[BEGIN Excerpted data]
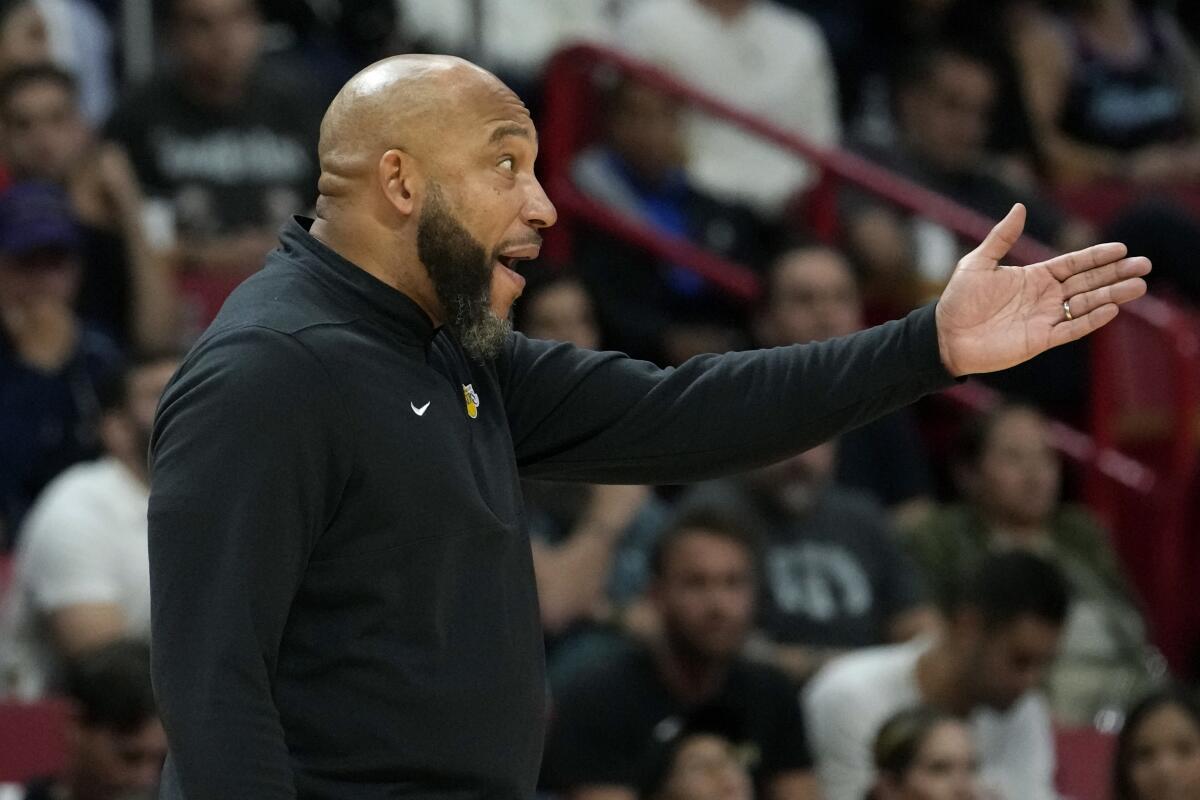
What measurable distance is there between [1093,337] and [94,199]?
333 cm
[END Excerpted data]
[BEGIN Excerpted data]
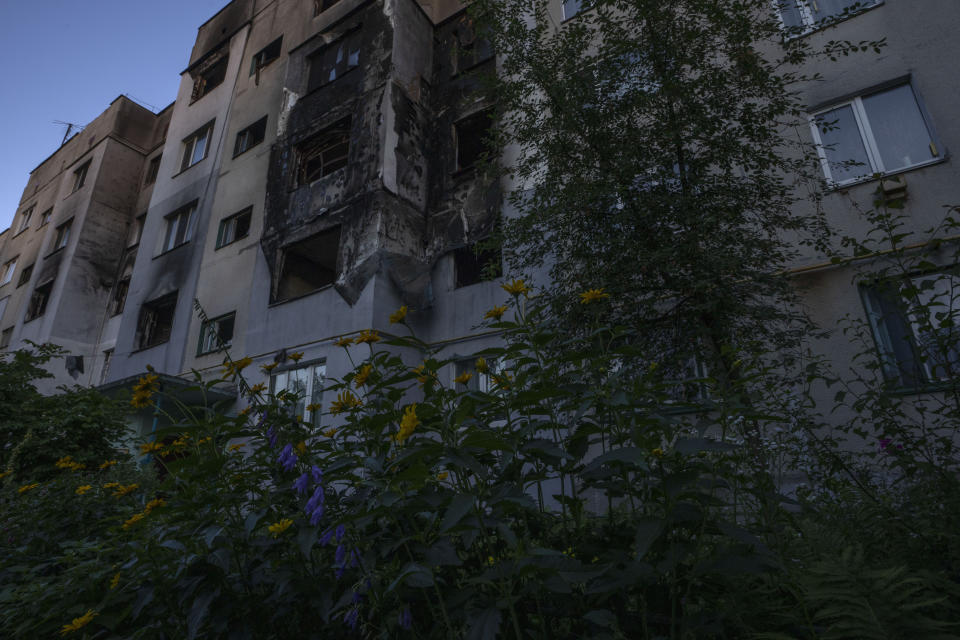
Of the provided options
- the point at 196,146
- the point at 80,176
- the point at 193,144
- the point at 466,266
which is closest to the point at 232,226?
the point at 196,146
[END Excerpted data]
Task brief:
Pick out every line in the items above that contains the string "point", matching case exactly.

Finished answer:
- the point at 196,146
- the point at 80,176
- the point at 193,144
- the point at 466,266
which is closest to the point at 232,226?
the point at 196,146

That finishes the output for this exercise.